◆ Trecho selecionado ◆

O dr. José Vidal, que também é consultor do Ministério da Saúde e da Organização Mundial da Saúde, falou sobre a importância de ter um CD4 acima de 200 para conseguir evitar as neuroinfecções e doenças oportunistas em pessoas vivendo com HIV. No entanto, destacou que o fato de o paciente estar com CD4 acima de 200 não o deixa livre de contrair toxoplasmose e tuberculose, por exemplo.

“Em São Paulo, essas infecções são endêmicas, além de serem frequentes em países da América do Sul, como é caso do Brasil, a toxoplasmose e a tuberculose são muito mais frequentes aqui do que na Europa e Estados Unidos, por exemplo”, destacou ao se referir a região de clima tropical.

“No Emílio Ribas, a maioria dos pacientes que têm essas doenças já vivem com HIV e fazem tratamento com a terapia antirretroviral, então temos o desafio de trazer essas pessoas novamente para o controle regular das coinfecções”, disse.

Durante sua fala, o médico elencou ainda possibilidades para ajudar a conduzir e a entender esses casos e chamou atenção para o grau de imunossupressão. “É de conhecimento de todos que pacientes com CD4 abaixo de 200 aumenta o risco para doenças oportunistas, por outro lado, é importante lembrar que acima de 200 esse risco também existe, não com a mesma vulnerabilidade, mas existe”, observou o médico.

Risco cardiovascular

Uma grande preocupação dos profissionais que cuidam de pacientes com HIV é o risco cardiovascular aumentado nessa população. A infectologista e nutróloga, Érika Ferrari, trouxe para o debate evidências cientificas que comprovam o risco aumentado.

“Começamos o tratamento rapidamente no paciente, manejamos os fatores de risco, os ditos tradicionais e ainda assim, os pacientes infectados pelo HIV permanecem com alto risco de infarto pelo miocárdio, então, temos uma maior longevidade, uma melhor qualidade de vida, mas permanecemos com excesso de risco das chamadas doenças crônicas não transmissíveis, dentre elas, o infarto agudo do miocárdio”, explicou.

“O contexto é que uma pessoa com HIV tem duas vezes mais chances de desenvolver uma doença cardiovascular, comparado a uma pessoa da população geral. A carga global de doença cardiovascular associada ao HIV triplicou nos últimos 20 anos, e ela tende a triplicar na próxima década porque a expectativa de vida está aumentando. Em 2010, tínhamos uma expectativa de vida de 44 anos. Em 2035, os dados dizem que vai aumentar para 60 anos. E quando falamos de doença cardiovascular existe uma maior prevalência, principalmente em mulheres infectadas pelo HIV, pessoas maiores de 50 anos e em pessoas que moram na África Subsaariana”, destacou.

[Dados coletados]
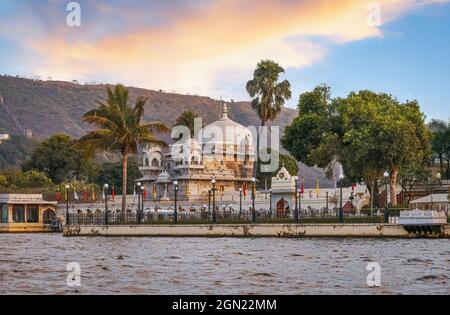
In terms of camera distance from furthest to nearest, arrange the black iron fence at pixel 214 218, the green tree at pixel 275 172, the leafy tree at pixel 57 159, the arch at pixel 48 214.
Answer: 1. the leafy tree at pixel 57 159
2. the green tree at pixel 275 172
3. the arch at pixel 48 214
4. the black iron fence at pixel 214 218

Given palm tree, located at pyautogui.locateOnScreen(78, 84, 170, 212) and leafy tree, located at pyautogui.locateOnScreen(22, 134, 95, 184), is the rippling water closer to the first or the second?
palm tree, located at pyautogui.locateOnScreen(78, 84, 170, 212)

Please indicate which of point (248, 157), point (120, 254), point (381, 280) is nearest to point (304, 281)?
point (381, 280)

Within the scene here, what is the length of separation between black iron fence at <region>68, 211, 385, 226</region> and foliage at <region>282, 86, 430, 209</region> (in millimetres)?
7419

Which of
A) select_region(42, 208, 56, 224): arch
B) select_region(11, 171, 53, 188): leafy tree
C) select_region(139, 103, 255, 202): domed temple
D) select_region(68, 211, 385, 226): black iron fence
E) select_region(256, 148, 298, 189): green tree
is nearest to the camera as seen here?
select_region(68, 211, 385, 226): black iron fence

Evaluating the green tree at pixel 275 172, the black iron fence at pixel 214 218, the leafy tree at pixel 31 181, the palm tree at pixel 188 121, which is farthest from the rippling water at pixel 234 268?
the palm tree at pixel 188 121

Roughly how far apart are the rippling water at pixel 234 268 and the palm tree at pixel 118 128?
2427cm

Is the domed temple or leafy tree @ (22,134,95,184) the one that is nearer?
the domed temple

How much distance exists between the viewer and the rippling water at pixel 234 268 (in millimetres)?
30562

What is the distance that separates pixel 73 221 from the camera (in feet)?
268

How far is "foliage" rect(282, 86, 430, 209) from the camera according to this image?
75062 mm

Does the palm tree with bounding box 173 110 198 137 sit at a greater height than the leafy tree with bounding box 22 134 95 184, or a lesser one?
greater

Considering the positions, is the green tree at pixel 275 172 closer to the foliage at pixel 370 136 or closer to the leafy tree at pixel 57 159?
the leafy tree at pixel 57 159

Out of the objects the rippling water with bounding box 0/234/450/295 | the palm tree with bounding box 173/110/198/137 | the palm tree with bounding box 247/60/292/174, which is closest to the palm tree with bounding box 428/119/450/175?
the palm tree with bounding box 247/60/292/174

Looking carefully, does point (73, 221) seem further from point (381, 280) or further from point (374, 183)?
point (381, 280)
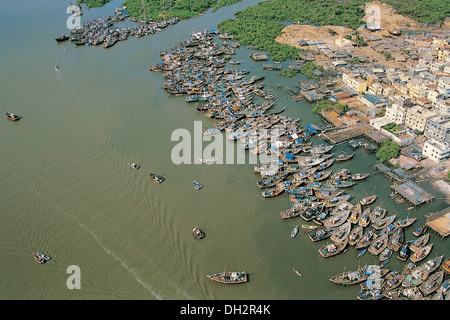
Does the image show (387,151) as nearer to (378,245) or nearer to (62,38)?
(378,245)

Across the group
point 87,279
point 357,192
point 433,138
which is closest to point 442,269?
point 357,192

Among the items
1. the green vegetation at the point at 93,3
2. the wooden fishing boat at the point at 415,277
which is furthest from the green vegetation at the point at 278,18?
the wooden fishing boat at the point at 415,277

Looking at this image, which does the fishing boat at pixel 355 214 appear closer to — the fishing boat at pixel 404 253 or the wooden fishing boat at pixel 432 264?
the fishing boat at pixel 404 253

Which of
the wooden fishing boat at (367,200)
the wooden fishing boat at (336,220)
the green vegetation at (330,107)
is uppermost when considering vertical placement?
the green vegetation at (330,107)

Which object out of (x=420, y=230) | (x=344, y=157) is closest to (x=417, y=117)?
(x=344, y=157)

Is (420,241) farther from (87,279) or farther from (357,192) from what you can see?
(87,279)

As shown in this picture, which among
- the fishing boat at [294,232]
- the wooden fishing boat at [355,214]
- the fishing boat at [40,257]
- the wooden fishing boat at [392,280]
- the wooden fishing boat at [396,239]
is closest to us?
the wooden fishing boat at [392,280]

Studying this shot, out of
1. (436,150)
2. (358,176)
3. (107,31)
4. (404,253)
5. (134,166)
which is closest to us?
(404,253)
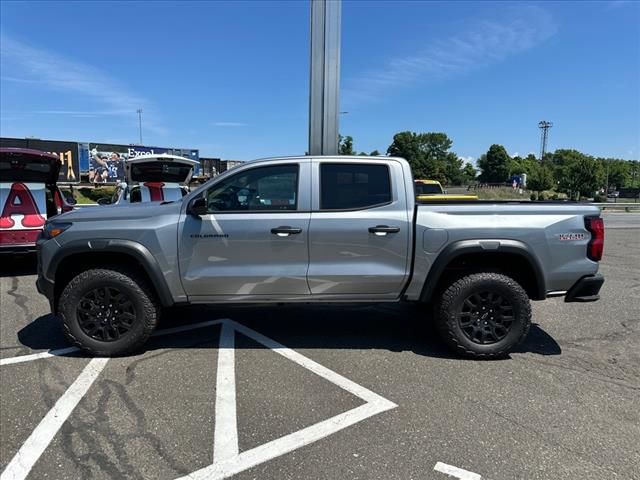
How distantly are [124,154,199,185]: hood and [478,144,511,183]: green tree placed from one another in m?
126

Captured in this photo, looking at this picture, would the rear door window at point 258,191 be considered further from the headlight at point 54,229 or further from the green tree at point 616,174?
the green tree at point 616,174

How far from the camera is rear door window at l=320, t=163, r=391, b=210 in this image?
4.27 meters

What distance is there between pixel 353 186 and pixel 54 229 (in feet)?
9.27

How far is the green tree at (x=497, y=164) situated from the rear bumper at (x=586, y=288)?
12898 cm

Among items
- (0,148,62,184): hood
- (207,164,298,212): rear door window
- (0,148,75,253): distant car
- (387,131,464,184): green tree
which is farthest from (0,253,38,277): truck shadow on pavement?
(387,131,464,184): green tree

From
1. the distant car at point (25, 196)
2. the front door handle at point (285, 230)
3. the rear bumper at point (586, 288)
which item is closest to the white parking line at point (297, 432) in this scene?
the front door handle at point (285, 230)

◆ Instruções da tarefa ◆
No trecho sobre HIV e coinfecções, reescreva de forma mais breve o parágrafo que começa com "Durante sua fala, o médico elencou". Mantenha os fatos principais.

◆ Tarefa concluída ◆
O médico apontou possibilidades para ajudar a conduzir e entender esses casos e chamou atenção para o grau de imunossupressão. Segundo ele, pacientes com CD4 abaixo de 200 correm mais risco de doenças oportunistas. Acima de 200 esse risco também existe, embora não com a mesma vulnerabilidade.